So, unbelievably, here we are again. In one week’s time, Year 6 children will take their Sats tests. Despite all the research and all the protests, the government persists with this ideologically-driven sham measure of educational standards. The tests have been made harder than ever before. Not only that, but children now have to prove themselves uber-humans, equally excellent at reading, writing and maths if they are to ‘pass’ and be deemed ‘ready’ for secondary school. It’s ok for George Osborne, former chancellor, and Nicky Morgan, former education secretary, to duck out of answering maths questions when in the media spotlight but it’s not ok for the nation’s 10-year-olds.
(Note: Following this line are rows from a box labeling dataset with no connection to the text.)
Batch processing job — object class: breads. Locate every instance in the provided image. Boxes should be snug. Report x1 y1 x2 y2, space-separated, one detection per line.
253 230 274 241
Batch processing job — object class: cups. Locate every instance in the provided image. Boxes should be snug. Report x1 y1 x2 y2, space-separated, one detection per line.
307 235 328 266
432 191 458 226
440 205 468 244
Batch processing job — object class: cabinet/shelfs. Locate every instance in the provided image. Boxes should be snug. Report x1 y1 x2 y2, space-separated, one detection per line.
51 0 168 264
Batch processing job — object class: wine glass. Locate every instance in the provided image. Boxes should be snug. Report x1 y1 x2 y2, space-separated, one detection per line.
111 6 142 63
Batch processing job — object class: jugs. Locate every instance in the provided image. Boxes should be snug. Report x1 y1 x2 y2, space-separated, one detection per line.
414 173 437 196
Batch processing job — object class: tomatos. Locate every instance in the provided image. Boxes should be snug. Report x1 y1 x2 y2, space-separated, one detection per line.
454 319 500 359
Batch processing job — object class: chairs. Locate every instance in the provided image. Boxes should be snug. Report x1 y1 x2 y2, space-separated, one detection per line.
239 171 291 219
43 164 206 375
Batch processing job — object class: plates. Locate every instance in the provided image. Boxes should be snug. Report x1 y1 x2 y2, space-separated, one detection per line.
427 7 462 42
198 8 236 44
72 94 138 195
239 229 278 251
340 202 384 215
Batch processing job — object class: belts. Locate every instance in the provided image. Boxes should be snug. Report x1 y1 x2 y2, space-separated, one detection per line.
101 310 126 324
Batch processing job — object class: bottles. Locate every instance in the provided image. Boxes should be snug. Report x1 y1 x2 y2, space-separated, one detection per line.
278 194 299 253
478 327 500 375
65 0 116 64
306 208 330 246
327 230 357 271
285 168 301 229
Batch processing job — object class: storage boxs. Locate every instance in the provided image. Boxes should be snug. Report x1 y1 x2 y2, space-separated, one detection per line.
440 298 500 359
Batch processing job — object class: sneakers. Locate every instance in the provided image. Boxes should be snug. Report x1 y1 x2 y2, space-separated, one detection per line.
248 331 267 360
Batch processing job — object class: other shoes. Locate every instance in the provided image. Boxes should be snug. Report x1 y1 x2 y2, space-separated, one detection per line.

As a Year 6 teacher, I know exactly the effect these tests have on learning. We are under unrelenting pressure to get as many ‘passes’ as possible. This means identifying the children who will definitely leap the hurdles in reading, writing and maths, the children who will definitely not and the borderline children who might … And who gets most of our attention for most of their final year in primary school? The answer is, of course – the borderline children.
Unfortunately, this is not necessarily attention they welcome as they end up missing many PE, music and art sessions to squeeze in extra Sats revision. Some of them rebel. Frequently they look sad. A few of the other children wonder why these kids are getting all the help. It’s a miserable situation for everyone – well almost everyone.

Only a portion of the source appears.